ME: "Jenny says she's with your mother. Did your mother have a mental illness?"
GRACE: "Yes. She was in and out of mental homes most of our childhood."
ME: "Jenny is saying that mom's mental illness has been lifted. She's showing me a clear plastic casing around your mom that was lifted off of her upon arriving in heaven. Jenny's smiling because she says it's such a joy to finally get to know your mom as she really is. Your mom is really a lovely soul, a very bright light."
I could tell Grace didn't know what to make of what I was saying. I tried to explain it to her the way Jenny and my guides were showing it to me.
ME: "If you think about it, didn't your mom and her behavior make you a better person? You're incredibly strong, you can endure and face many challenges, you're independent and you definitely know how to stand on your own two feet. That is your mom's gift to you. She chose to incarnate with this mental illness to teach you these lessons. It's really quite a sacrifice on her part."
GRACE: "I never thought of it that way."
Neither had I. It still amazes me as I sit here writing this. I wonder if it's true for all mentally ill people or just some? I don't know. All I know is that Grace and Jenny's mom is a highly evolved soul who chose to live a life of chaos and pain just to teach these ladies some very important and difficult lessons.
I really believe that we're all here to learn one thing -- LOVE -- in all its many facets: joy, passion, compassion, forgiveness, empathy, surrender, trust and on and on. I love my job because I learn so much from every reading. And most of what I learn leads to more questions. Why do we have to learn lessons the hard way? I mean I get that we have to experience something ourselves to truly understand it. Pretend, for example, that you have to explain to an alien what Christmas is. You could show the alien It's a Wonderful Life, Miracle on 34th Street, even A Christmas Story and read all the books on Christmas, but the alien wouldn't really understand Christmas until he smelled the scent of fresh pine trees, felt the joy of giving and receiving gifts, experienced the solemnity of a Christmas service, put out a plate of freshly bakes sugar cookies for Santa and smelled the freshness of the first snow. I get that. But I still wonder, couldn't Grace and Jenny have learned the lessons of strength, forgiveness, compassion and independence in gentler ways than a childhood lived walking on eggshells?
And what kind of love, strength and compassion does the soul of the mother need to have to agree, volunteer even, to live a life battling this mental illness just to teach her daughters these lessons? Amazing.
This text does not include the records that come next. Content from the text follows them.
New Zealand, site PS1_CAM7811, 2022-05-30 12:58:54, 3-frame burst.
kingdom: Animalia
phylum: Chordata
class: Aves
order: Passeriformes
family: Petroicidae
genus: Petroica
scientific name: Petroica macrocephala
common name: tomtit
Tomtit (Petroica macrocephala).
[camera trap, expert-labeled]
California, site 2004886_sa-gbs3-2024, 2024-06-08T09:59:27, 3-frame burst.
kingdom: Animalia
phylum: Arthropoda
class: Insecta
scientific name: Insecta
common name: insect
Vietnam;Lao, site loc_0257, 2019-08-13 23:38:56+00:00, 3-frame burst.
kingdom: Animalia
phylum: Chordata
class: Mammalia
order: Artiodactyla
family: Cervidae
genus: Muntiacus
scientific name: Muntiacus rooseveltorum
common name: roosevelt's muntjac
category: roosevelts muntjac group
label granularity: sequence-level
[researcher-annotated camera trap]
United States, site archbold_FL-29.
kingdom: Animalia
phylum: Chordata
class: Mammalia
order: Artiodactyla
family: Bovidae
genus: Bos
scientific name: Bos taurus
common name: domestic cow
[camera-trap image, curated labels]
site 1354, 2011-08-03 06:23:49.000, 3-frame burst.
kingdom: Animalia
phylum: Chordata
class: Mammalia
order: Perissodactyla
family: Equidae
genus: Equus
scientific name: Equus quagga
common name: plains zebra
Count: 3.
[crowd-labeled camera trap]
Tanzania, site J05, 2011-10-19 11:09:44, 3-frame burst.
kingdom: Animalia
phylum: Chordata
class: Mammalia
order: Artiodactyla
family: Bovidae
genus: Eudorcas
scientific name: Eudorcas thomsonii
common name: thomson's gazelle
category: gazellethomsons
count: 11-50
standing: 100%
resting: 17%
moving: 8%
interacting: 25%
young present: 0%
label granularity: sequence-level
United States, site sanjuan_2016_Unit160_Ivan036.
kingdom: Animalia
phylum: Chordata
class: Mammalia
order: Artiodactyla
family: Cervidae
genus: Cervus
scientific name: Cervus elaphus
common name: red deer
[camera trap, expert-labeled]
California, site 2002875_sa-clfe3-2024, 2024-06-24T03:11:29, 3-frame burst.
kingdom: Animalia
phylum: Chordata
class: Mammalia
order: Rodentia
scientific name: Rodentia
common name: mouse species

I will forever enjoy the journey of seeking, the mystery of not knowing and the joy of experiencing it all.
Perhaps Rainer Rilke says it best:
"Be patient toward all that is unsolved in your heart. And try to live the questions themselves. Do not seek the answers that cannot be given you because you would not be able to live them. And the point is to live everything. Live the questions now. Perhaps you will then gradually, without noticing, live along some distant day into the answers."